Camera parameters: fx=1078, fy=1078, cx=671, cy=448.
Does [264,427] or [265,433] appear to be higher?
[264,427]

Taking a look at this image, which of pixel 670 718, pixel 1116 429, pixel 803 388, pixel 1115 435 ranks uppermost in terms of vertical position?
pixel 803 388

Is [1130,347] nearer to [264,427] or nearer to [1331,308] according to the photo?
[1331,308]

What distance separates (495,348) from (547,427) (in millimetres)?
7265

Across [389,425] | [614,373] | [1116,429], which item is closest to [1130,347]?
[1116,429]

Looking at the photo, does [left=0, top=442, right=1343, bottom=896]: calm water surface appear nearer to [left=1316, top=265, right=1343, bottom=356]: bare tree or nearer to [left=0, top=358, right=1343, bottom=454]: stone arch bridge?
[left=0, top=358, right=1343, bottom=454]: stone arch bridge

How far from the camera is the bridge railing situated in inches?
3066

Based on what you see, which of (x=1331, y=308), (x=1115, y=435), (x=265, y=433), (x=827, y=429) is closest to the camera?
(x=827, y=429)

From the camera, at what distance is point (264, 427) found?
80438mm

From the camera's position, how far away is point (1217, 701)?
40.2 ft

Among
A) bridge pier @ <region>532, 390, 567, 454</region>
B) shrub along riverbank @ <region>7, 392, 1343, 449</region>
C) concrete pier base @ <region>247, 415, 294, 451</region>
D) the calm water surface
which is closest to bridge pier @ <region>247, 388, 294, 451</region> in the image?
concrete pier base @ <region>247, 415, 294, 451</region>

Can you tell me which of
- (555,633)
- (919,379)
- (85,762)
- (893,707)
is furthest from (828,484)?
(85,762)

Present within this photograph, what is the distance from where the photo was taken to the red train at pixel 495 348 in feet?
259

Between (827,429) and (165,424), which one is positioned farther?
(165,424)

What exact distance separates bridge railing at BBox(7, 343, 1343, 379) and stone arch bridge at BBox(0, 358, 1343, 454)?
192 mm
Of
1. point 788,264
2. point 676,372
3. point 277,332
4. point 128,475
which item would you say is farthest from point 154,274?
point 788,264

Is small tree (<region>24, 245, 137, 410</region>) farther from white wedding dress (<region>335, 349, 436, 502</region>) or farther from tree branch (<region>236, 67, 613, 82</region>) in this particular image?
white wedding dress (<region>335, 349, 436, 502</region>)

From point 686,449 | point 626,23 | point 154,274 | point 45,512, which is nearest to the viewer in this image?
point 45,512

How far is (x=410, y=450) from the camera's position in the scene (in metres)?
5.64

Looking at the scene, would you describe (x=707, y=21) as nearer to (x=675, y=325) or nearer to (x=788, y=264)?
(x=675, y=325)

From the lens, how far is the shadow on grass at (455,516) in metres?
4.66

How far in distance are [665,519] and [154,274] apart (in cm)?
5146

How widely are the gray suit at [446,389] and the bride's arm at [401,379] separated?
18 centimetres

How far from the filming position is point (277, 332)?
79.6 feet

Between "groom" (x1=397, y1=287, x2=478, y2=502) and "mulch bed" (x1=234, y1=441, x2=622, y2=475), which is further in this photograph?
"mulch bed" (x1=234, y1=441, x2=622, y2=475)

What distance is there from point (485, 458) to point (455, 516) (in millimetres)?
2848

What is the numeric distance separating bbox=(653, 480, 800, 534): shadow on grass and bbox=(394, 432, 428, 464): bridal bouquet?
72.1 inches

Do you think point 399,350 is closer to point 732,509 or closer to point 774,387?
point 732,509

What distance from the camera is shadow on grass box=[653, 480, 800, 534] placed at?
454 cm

************

- [Work to be completed] Switch "shadow on grass" to "shadow on lawn" everywhere it occurs in the material above, and write all of it out again with nothing else changed.

- [Expected output]
Camera parameters: fx=1078, fy=1078, cx=671, cy=448.
Does [264,427] or [265,433] appear to be higher?
[264,427]

Taking a look at this image, which of pixel 670 718, pixel 1116 429, pixel 803 388, pixel 1115 435 ranks uppermost in terms of vertical position?
pixel 803 388

Is [1130,347] nearer to [264,427] or nearer to [1331,308] according to the photo?
[1331,308]

What distance separates (495,348) from (547,427) (in millimetres)?
7265

Across [389,425] | [614,373] | [1116,429], which item is closest to [1130,347]?
[1116,429]

Looking at the photo, does [left=0, top=442, right=1343, bottom=896]: calm water surface appear nearer to [left=1316, top=265, right=1343, bottom=356]: bare tree or nearer to [left=0, top=358, right=1343, bottom=454]: stone arch bridge?
[left=0, top=358, right=1343, bottom=454]: stone arch bridge

How far from the camera is the bridge railing situated in inches?
3066

Based on what you see, which of (x=1331, y=308), (x=1115, y=435), (x=265, y=433), (x=827, y=429) is closest to the camera?
(x=827, y=429)

From the camera, at what distance is point (264, 427) found?
80438mm

From the camera's position, how far away is point (1217, 701)?
40.2 ft

Among
A) bridge pier @ <region>532, 390, 567, 454</region>
B) shrub along riverbank @ <region>7, 392, 1343, 449</region>
C) concrete pier base @ <region>247, 415, 294, 451</region>
D) the calm water surface
which is closest to bridge pier @ <region>247, 388, 294, 451</region> in the image?
concrete pier base @ <region>247, 415, 294, 451</region>

Can you tell me which of
- (555,633)
- (919,379)
- (85,762)
- (893,707)
is furthest from (828,484)?
(85,762)

Present within this photograph, what is the distance from where the photo was taken to the red train at pixel 495 348 in feet?
259

Between (827,429) and (165,424), which one is positioned farther?
(165,424)

What exact distance separates bridge railing at BBox(7, 343, 1343, 379) and stone arch bridge at BBox(0, 358, 1343, 454)?
192 mm
Of
1. point 788,264
2. point 676,372
3. point 277,332
4. point 128,475
which item would you say is farthest from point 154,274?
point 788,264

Is small tree (<region>24, 245, 137, 410</region>) farther from white wedding dress (<region>335, 349, 436, 502</region>) or farther from tree branch (<region>236, 67, 613, 82</region>) in this particular image?
white wedding dress (<region>335, 349, 436, 502</region>)

From point 686,449 | point 626,23 | point 154,274 | point 45,512, which is nearest to the viewer in this image?
point 45,512

How far is (x=410, y=450) from the camera's position in the scene (in metres)?
5.64

Looking at the scene, would you describe (x=707, y=21) as nearer to (x=675, y=325) or nearer to (x=788, y=264)?
(x=675, y=325)

From the lens, how far is the shadow on lawn at (455,516) in metres?
4.66

How far in distance are [665,519] and [154,274] apart (in cm)?
5146

How widely are the gray suit at [446,389] and the bride's arm at [401,379] separated?
18 centimetres

How far from the filming position is point (277, 332)?
79.6 feet

Between "groom" (x1=397, y1=287, x2=478, y2=502) and "mulch bed" (x1=234, y1=441, x2=622, y2=475), which is further in this photograph?
"mulch bed" (x1=234, y1=441, x2=622, y2=475)

What distance is there from point (485, 458) to point (455, 516) (in millimetres)?
2848

What is the numeric distance separating bbox=(653, 480, 800, 534): shadow on lawn and bbox=(394, 432, 428, 464): bridal bouquet?
72.1 inches

Do you think point 399,350 is closer to point 732,509 or closer to point 774,387?
point 732,509

What distance from the camera is shadow on lawn box=[653, 480, 800, 534] placed at?
454 cm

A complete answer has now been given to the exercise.